Hello, I’m Daniel Westfall on the channel “Pray with Me”.
Psalm 146 begins the final crescendo of praise that takes us to the end of the psalms. Starting with this psalm, the final five each begin and end with “Hallelujah”, which means “Praise the Lord!”
Singer songwriter Leonard Cohen brought the word into modern, secular use with his well-known song, “Hallelujah”, used in the movie Shrek. Some of my favorite words from his song are:
Even though it all went wrong
I’ll stand before the Lord of song
with nothing on my lips but Hallelujah (Leonard Cohen, Hallelujah, 1984)
Cohen said, “The world is full of conflicts and things that cannot be reconciled but there are moments when we can. . .embrace the whole mess, and that’s what I mean by ‘Hallelujah’.” Rolling Stone Article on L. Cohen
The poet of Psalm 146 does something similar, and something different. Like Cohen, he does not try to reconcile the conflicts he has struggled with all through the psalms. He’s not building a system of rational thought, nor creating a philosophy of life. But unlike Cohen, it is not the mess of it all he embraces, but the God of it all. He looks at the good which God has done in creation and the good he does for people who seek him. Our poet embraces God. Let’s do the same.
Our father, we say “Hallelujah. Praise the Lord.”
We have journeyed with the poet through depression and praise, through sleepless nights and hopeful days, through times when you are absent and times when you are present. We set aside conflicts we cannot reconcile, the parts of life that don’t add up.
O God, our experience of you seems random, not neatly wrapped in theology or logic. Our prayers come from within, from depths we do not understand, from a place where pain and love and hope and despair mingle in our daily chaos. We have exposed our inner self to you, our thoughts worthy and unworthy, our desires and fears. Today we turn to you. We focus on your person and your gifts.
The beauty we see in the world is a gift. You created the universe, and you saw that it was good.

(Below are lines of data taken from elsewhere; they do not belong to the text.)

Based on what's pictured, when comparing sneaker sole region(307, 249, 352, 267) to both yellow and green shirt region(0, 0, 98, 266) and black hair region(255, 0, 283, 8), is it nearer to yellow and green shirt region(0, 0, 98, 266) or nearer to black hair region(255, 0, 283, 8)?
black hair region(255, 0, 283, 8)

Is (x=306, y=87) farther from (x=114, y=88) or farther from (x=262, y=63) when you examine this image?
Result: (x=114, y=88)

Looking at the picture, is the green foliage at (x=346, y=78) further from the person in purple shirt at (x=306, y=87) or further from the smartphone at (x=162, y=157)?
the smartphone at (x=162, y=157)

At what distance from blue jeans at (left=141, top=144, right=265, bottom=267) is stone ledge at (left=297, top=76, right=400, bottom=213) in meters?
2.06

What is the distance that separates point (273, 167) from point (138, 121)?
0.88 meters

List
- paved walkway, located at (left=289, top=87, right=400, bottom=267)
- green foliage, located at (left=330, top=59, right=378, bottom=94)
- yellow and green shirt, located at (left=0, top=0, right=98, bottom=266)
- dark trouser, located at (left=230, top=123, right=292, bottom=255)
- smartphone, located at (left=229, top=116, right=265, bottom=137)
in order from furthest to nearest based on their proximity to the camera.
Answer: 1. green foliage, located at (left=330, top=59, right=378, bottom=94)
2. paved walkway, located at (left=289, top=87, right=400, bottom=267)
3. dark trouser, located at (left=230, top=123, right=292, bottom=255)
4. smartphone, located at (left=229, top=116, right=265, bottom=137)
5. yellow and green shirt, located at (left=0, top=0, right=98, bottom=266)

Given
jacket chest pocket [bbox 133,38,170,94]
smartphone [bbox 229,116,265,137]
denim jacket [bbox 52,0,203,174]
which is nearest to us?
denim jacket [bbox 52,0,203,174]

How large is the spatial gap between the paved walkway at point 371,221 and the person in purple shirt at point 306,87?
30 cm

The beauty we see in people is a gift. You created us, male and female, in your image, and you saw that it was good.
The beauty we see in society is a gift. You said, “It is not good for man to be alone” and you created family and community and society. We praise you because you made us to live in relationship.

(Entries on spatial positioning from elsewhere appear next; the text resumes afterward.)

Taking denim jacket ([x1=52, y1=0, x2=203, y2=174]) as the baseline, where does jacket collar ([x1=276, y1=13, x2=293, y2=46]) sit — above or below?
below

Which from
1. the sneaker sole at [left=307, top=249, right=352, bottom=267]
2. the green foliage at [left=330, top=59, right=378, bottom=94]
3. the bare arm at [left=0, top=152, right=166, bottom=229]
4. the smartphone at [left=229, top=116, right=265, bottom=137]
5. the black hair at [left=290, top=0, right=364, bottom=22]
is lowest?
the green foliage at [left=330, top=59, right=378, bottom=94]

The beauty we see in culture– art, technology, music, and architecture–is a gift. You created us to be creative, and you enjoy the works we create.
The beauty we see in your word is a gift. You spoke the worlds into being, and you spoke again through your son whom you love. He is our light and our life.
With the poet we say, “Hallelujah. Praise the Lord.”
I’m Daniel on the channel “Pray with Me”.